Since Netflix's meteoric rise, companies (as well as the market in general) have opened their eyes to the power of on demand and streaming services. This is most important in the US, who up until now (and unlike some other markets) have solely relied on the use of paid cable and scheduled programming. That said, Netflix changed the landscape and since then many others have been trying to find a way to grab a piece of the action. Amazon have in some respects, managed to curve a small portion of the market for themselves with their Instant Video service. Although, the big selling point is that their service comes lumped in with a Prime subscription as an additional benefit. It would be interesting to see how many subscribers the service would have if it was only a standalone product like Netflix.
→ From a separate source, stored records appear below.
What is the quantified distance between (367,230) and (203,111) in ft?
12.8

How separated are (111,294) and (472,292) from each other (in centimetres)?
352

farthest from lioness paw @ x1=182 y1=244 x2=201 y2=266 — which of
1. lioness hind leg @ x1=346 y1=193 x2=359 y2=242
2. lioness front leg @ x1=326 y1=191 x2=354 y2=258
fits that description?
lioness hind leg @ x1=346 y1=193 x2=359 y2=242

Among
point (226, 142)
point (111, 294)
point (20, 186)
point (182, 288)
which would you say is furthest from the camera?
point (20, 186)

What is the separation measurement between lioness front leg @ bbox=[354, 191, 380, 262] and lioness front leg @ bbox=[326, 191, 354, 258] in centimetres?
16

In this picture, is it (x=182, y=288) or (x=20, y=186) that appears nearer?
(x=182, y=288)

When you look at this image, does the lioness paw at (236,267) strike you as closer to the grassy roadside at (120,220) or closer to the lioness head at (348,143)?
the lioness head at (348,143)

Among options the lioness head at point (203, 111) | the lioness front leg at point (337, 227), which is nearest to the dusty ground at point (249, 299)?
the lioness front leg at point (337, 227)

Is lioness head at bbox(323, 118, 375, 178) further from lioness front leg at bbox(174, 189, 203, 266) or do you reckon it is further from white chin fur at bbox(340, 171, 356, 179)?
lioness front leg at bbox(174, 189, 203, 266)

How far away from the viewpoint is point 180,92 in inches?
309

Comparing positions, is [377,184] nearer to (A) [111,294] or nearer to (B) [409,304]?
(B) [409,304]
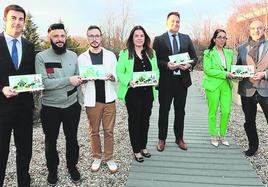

More recently, Dish announced that they are planning to launch a streaming service dubbed Sling TV. The big selling point for Sling TV is that it will only cost $20 a month, which in stark contrast to the bills some cable companies charge their customers. One way in which Dish are hoping to scoop their share of the streaming market, is to make sure Sling TV is accessible on as many different devices as possible. As such Sling will be available on Amazon devices, android devices, games consoles and so on.
Well, the next company to try their hand at offering a more modern way to access TV content, is Verizon. Lowell McAdam (Verizon CEO) this week announced that during the second half of 2015 they will indeed launch their own their own over-the-top TV streaming service. According to McAdam, the package will not be anywhere as near as varied as other TV package and instead (like Sling TV) will be based on the premise of reduced and concentrated content. As a result McAdam suggested the package offered by Verizon will most likely consist of 20-30 channels. Of course, McAdam did not offer any details on what channels or content would be included. Another interesting caveat of the Verizon service is that it will apparently be "strictly" for mobile streaming. Whether this will be any more successful than Verizon's previous attempt with Redbox is unclear. However, a mobile only reduced content (and presumably reduced price) streaming service is an interesting proposition.